> **To do**
Retype the lines below, from the line containing "How far removed" through the last line, with both ends included and nothing changed.

> **Material provided**
━━━━━━━━━━━━━━━━
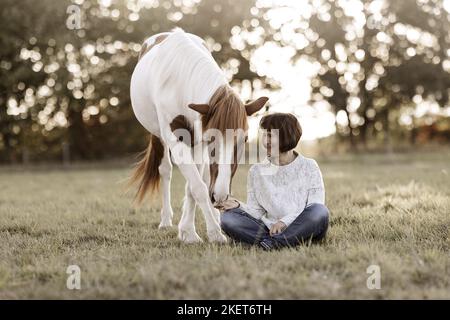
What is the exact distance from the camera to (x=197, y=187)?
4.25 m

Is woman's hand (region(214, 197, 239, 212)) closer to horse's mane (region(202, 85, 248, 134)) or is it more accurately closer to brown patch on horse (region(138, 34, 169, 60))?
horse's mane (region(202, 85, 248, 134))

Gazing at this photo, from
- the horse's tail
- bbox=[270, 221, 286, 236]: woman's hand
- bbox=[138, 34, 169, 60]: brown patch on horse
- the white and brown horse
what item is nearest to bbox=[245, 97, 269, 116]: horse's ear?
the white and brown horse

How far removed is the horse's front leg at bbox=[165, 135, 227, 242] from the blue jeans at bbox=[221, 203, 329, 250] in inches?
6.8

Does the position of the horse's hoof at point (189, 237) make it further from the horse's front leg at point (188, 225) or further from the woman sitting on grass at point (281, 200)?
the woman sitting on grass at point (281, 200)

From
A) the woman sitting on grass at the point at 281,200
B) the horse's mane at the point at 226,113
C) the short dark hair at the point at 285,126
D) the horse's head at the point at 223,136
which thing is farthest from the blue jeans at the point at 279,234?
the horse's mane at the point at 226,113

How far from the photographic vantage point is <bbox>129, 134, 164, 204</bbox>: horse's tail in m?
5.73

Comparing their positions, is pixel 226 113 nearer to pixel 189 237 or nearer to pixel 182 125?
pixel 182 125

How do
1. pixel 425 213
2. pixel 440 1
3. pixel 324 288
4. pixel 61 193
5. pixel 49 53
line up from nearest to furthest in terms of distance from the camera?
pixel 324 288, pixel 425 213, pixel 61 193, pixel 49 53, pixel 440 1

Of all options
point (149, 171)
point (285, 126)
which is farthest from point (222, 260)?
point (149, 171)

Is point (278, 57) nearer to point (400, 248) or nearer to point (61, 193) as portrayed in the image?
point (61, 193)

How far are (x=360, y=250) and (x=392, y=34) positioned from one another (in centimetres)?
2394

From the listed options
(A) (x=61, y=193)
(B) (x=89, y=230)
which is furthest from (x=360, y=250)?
━━━━━━━━━━━━━━━━
> **Solved problem**
How far removed is the horse's front leg at bbox=[165, 135, 227, 242] from the blue jeans at bbox=[221, 203, 329, 250] in inches?
6.8

Does the position of the horse's hoof at point (189, 237) make it further from the horse's front leg at point (188, 225) or further from the woman sitting on grass at point (281, 200)?
the woman sitting on grass at point (281, 200)

From
A) the woman sitting on grass at the point at 281,200
B) the horse's mane at the point at 226,113
C) the short dark hair at the point at 285,126
D) the horse's head at the point at 223,136
which thing is farthest from the blue jeans at the point at 279,234?
the horse's mane at the point at 226,113

How far from the photographic vantage point is <bbox>129, 134, 164, 204</bbox>: horse's tail in m?
5.73

Comparing their positions, is pixel 226 113 nearer to pixel 189 237 or nearer to pixel 182 125?
pixel 182 125

How do
1. pixel 425 213
2. pixel 440 1
3. pixel 324 288
4. pixel 61 193
5. pixel 49 53
line up from nearest to furthest in terms of distance from the camera?
pixel 324 288, pixel 425 213, pixel 61 193, pixel 49 53, pixel 440 1

Of all options
point (149, 171)
point (285, 126)
which is farthest from point (222, 260)?
point (149, 171)

Is point (278, 57) nearer to point (400, 248) or nearer to point (61, 193) as portrayed in the image?
point (61, 193)

How far are (x=360, y=250) and (x=392, y=34) positioned from one another (in centimetres)?
2394

From the listed options
(A) (x=61, y=193)
(B) (x=89, y=230)
which is furthest from (x=360, y=250)?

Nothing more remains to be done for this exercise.